If you have been around this blog before, you will know that I’m a great advocate for honesty . . . deep, emotional honesty, warts and all. My premise is simple. The Bible says that lying is sin. Plus, if God is really there after all, then He is a God of truth. If He wasn’t a God of truth, then what’s the point with Him? Since lying is the opposite of truth then the more dishonest we are, the more removed from God we are.
But this type of great candidness is despised by many parts of society, and in a paradox, the Evangelical subculture seems to abhor it the most. The reason is, when you deal honestly with life—warts and all—you dispel the Christian myths about righteousness and godliness.
The myth is, you become a Christian and over night you become a much better person than you were the day before. You also, supposedly, loose your motivation to do things which the Bible considers sinful. Then as you grow, those tendencies virtually go all away until you are godly.
I know it sounds like I’m getting off on a tangent, and maybe I am, but I will eventually relate it back to the Facebook phenomenon.
But I believe in reality, we change very slowly. The “overnight” change, in my humble opinion has a lot more to do with socialization than a supernatural change. This is not a theological statement but one based on the observation of human behavior over a long period of time.
Then, over time our character does change subtly, but we imagine it doing so much more than it does.
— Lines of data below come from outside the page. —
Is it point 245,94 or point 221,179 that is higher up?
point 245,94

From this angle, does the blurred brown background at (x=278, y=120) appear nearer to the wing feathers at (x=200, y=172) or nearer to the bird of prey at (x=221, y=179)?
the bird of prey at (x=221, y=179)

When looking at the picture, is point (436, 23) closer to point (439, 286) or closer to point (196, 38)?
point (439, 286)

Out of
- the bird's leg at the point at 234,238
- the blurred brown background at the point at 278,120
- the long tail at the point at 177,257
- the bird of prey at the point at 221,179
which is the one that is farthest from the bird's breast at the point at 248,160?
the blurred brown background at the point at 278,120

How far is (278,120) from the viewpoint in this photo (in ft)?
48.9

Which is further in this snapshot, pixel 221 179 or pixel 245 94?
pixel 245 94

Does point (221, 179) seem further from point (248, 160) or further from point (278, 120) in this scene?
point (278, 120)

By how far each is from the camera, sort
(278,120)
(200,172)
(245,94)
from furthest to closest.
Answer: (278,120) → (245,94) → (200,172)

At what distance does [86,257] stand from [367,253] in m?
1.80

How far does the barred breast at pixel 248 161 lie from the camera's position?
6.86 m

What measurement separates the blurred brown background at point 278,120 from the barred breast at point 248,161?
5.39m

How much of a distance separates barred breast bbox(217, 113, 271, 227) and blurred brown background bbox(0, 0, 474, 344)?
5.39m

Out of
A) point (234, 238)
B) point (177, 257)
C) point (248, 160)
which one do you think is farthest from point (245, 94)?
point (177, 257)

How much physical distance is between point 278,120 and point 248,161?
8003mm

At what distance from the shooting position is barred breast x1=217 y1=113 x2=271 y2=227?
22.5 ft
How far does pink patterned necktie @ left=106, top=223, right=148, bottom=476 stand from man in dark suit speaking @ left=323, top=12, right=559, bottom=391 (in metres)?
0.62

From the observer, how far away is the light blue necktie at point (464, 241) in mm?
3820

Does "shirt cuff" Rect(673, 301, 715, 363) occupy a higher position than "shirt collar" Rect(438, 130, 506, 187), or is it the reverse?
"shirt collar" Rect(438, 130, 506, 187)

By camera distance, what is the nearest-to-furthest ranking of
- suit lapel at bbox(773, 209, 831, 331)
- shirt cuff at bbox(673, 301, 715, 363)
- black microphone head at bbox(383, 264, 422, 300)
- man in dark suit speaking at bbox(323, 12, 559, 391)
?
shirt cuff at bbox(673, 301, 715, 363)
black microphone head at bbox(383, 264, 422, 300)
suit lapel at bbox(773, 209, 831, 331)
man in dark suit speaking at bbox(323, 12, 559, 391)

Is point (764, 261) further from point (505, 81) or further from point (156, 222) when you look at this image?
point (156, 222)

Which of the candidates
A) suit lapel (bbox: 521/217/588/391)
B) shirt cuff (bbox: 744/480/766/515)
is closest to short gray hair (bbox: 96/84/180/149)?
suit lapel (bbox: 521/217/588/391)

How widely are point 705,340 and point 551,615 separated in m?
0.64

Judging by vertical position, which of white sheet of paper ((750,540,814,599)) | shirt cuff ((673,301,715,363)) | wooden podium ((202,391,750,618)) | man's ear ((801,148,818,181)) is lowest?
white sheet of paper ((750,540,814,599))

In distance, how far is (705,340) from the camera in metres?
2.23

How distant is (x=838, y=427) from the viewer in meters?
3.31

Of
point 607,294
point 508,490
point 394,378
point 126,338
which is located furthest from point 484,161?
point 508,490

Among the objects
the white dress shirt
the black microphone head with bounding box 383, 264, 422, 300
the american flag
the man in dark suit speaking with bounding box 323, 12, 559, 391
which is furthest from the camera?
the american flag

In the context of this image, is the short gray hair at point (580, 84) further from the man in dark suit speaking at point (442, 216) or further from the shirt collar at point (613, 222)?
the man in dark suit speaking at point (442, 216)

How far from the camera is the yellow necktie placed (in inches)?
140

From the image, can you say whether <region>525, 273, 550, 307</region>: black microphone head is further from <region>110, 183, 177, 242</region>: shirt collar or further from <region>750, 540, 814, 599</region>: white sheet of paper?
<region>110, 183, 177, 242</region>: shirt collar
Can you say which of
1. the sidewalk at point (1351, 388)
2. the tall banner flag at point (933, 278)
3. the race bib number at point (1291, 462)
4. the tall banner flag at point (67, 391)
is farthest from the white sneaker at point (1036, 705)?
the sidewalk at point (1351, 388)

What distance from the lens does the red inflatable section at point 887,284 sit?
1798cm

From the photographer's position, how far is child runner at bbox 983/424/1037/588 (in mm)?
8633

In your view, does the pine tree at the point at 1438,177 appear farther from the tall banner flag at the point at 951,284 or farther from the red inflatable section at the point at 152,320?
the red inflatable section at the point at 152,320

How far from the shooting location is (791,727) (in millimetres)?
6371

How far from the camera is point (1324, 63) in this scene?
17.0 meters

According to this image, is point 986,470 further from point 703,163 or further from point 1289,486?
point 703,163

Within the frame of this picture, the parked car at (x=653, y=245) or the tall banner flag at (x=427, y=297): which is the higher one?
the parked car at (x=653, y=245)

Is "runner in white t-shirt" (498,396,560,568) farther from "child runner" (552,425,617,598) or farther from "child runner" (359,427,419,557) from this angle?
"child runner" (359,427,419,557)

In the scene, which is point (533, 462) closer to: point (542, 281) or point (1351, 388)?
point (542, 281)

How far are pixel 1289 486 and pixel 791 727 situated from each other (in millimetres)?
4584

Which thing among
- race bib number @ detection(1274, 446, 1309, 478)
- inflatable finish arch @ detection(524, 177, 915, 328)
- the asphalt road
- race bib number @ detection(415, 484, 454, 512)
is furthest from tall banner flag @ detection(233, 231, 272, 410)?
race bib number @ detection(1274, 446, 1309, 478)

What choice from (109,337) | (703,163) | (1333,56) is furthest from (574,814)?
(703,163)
The Christian author Philip Yancey is saying the same exact thing in his book, What’s So Amazing About Grace.
So, where there is a incongruentcy or conflict between what we perceive about reality and what IS reality, we cover it up. To expose it, creates great social frustration and uneasiness. That’s what candidness does.
I will just give a brief example of what I mean. I hate to even bring this up, but it a classical example of what I’m talking about. A few months ago my ex-pastor, who certainly would consider himself a mature Christian and godly man, was in my house screaming at me with a contorted face and a look of pure rage. There were psychological reasons he could feel rage. I had announced a few weeks earlier that I was leaving his church. His personal esteem was wrapped up in that church (not saying he was a bad guy, but saying this is a normal human emotional feelings and response) and I was threatening his self esteem.
But during that “conversation” I made reference to his anger. I bet every sociologist and behavioral psychologist would agree that he was exhibiting extreme anger or rage. However, he voice offense that I would say he was “angry.” This made him livid. In his mind’s eye, he was doing pastoral counseling because I was a very bad man who had turned his back on God.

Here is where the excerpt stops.